Goal of the exercise —
Gather every line of the listing below that contains the word "from", matching case exactly.

Material to process —
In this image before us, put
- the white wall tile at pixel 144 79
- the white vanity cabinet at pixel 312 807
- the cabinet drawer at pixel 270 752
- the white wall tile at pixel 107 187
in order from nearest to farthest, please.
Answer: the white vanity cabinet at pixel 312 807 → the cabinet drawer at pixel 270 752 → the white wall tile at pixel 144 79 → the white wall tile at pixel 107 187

---

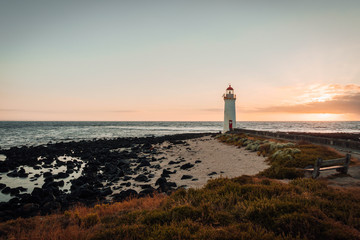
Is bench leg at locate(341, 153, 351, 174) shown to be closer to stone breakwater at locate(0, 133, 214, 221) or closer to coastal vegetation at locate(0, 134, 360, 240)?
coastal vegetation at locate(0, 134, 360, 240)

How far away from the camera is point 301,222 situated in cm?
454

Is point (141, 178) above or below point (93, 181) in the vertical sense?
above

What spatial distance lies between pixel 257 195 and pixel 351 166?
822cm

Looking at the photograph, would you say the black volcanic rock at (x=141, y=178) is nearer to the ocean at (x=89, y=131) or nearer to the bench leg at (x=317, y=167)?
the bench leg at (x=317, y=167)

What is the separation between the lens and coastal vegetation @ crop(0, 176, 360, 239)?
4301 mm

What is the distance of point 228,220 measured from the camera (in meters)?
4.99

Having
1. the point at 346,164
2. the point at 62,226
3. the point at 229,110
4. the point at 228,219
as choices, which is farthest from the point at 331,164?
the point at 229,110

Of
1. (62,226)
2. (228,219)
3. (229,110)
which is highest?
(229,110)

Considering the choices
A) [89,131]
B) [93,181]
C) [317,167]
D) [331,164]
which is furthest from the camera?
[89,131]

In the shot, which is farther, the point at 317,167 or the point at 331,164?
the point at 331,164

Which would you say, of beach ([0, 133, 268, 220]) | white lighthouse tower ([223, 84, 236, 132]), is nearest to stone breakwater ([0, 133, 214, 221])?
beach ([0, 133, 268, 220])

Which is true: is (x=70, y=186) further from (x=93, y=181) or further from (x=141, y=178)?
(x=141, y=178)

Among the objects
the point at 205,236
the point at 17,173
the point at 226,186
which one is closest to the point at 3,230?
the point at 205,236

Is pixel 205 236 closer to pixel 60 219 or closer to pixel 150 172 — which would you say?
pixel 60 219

The response —
in order from nearest to farthest, please.
How far away from the camera is point 301,222 situated in cm?
What is the distance of point 228,220 measured from the camera (in meters)?
as choices, which is farthest from the point at 331,164?
which is furthest from the camera?
Which is true: is (x=70, y=186) further from (x=93, y=181) or further from (x=141, y=178)?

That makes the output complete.